La vente aux enchères est régulée par les autorités françaises, cependant avec l’arrivée d’internet, un nouveau type de vente aux enchères est apparu : la vente aux enchères en ligne, mais est-ce que les sites de vente aux enchères en ligne sont légaux ?

Jusqu’au vote d’une loi le 10 juillet 2000, la vente aux enchères mobilières faisait l’objet d’une réglementation particulière. Seule est libre la vente aux enchères en gros (faite par lots) lorsqu’elle porte sur des denrées et des matières premières, énumérées par la loi du 28 mai 1858 (laine, céréales, café..) à l’exclusion des produits manufacturés : elle se fait dans une bourse de commerce par le ministère d’un courtier assermenté. Ils ont le monopole complet des ventes en gros dont la liste a été faite en 1858.

Cette liste comprend entre autres: bestiaux et autres animaux vivants, le vin, l’alcool et spiritueux, embarcations et bateaux, navires, filets de pêche, meubles ,matériaux de construction, perles fines, plants d’arbres, arbres.

Les autres marchandises ne peuvent être vendues aux enchères qu’avec l’autorisation du tribunal de commerce (article 2 et 5 de la loi du 25 juin 1841 modifiée le 21 septembre 1943 ou la loi du 3 juin 1861 qui concerne la vente en gros). En matière de ventes mobilières, afin de protéger les commerçants détaillant, la loi du 25 juin 1841 prévoit que seules les marchandises d’occasion peuvent faire l’objet d’une vente aux enchères au détail. De plus la loi impose certaines formalités pour protéger l’acheteur non professionnel.

La loi du 10 juillet 2000, réglemente les ventes aux enchères et a aboli certains articles de la loi de 1841.

Les opérations de courtage aux enchères réalisées par voie électronique ( type aucland, ibazar ..), qui se caractérisent par l’absence d’un tiers dans la réalisation de la vente ne sont pas des enchères publiques et ne sont pas soumises à cette loi, sauf en ce qui concerne la vente à distance de biens culturels, lesdits biens étant définis par le Code des douanes et le droit européen.

Par contre, le fait de proposer, en agissant comme mandataire du propriétaire des biens aux enchères publiques par voie électronique pour l’adjuger constitue une vente aux enchères publique, soumis aux dispositions de cette loi du 10 juillet qui impose un certain nombre de formalités. En particulier, il faudra, pour faire de la vente aux enchères publiques avoir constitué une société qui devra avoir l’agrément d’une commission composée notamment d’anciens commissaires priseurs.

De plus la loi nouvelle n’a pas aboli l’alinéa 1, de l’article 1 de la loi de 1841 . En conséquence, il est impossible de faire de la vente aux enchères publiques, une méthode habituelle de vente.

Conséquence, les sites de ventes aux enchères devront, faire extrêmement attention à la façon dont s’organise la vente : intervention ou non d’un mandataire, adjudication ou non au terme de la vente et transfert de propriété par le site ou non, vente de biens culturels ou non, s’ils veulent éviter de rentrer dans le cadre de cette loi.
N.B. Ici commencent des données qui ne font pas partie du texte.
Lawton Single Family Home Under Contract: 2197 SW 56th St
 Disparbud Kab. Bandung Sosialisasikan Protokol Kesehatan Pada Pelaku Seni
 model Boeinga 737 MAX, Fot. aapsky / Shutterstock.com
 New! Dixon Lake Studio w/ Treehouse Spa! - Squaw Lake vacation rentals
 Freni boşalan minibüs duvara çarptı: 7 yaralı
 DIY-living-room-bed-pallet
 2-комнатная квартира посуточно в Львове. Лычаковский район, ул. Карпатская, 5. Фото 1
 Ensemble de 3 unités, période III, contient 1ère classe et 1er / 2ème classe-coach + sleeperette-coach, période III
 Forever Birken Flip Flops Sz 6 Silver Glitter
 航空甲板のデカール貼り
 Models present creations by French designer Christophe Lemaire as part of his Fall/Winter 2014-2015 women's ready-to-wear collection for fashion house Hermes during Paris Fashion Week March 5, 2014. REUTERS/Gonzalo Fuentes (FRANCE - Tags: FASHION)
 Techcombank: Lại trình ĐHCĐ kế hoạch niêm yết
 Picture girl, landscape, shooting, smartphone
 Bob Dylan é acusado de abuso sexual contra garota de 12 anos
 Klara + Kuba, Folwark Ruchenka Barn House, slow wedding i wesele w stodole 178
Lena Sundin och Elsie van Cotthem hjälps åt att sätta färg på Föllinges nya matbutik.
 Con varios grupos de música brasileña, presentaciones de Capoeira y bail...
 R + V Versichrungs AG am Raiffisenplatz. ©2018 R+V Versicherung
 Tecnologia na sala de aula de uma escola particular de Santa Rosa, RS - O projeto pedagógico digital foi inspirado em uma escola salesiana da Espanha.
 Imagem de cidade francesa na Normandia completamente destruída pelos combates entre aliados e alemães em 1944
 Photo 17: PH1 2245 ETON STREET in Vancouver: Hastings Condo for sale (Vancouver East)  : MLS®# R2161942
Des décrets d’application de la loi devront être publié pour en savoir un peu plus.

Qu’en est il des sites de ventes aux enchères situés à l’étranger ? Doivent-ils se conformer à la loi française ?

 

I. Contenu du site : la jurisprudence française

En ce qui concerne les enchères en ligne hébergée à l’étranger mais accessibles en France, une ordonnance va être bientôt rendue, probablement en novembre prochain.

Il s’agit de l’affaire UEJF/Yahoo inc. Sur le site de La société Yahoo.com , accessible à tous les internautes de France, figurait une page « Auctions » (ventes aux enchères) proposant à la vente un millier d’objets nazis. L’UEJF ( Union des étudiants juifs) soutenait que cette exhibition d’objets proposés à la vente constituait non seulement une infraction aux dispositions de l’article R. 645-1 du code pénal.( incitation à la haine raciale)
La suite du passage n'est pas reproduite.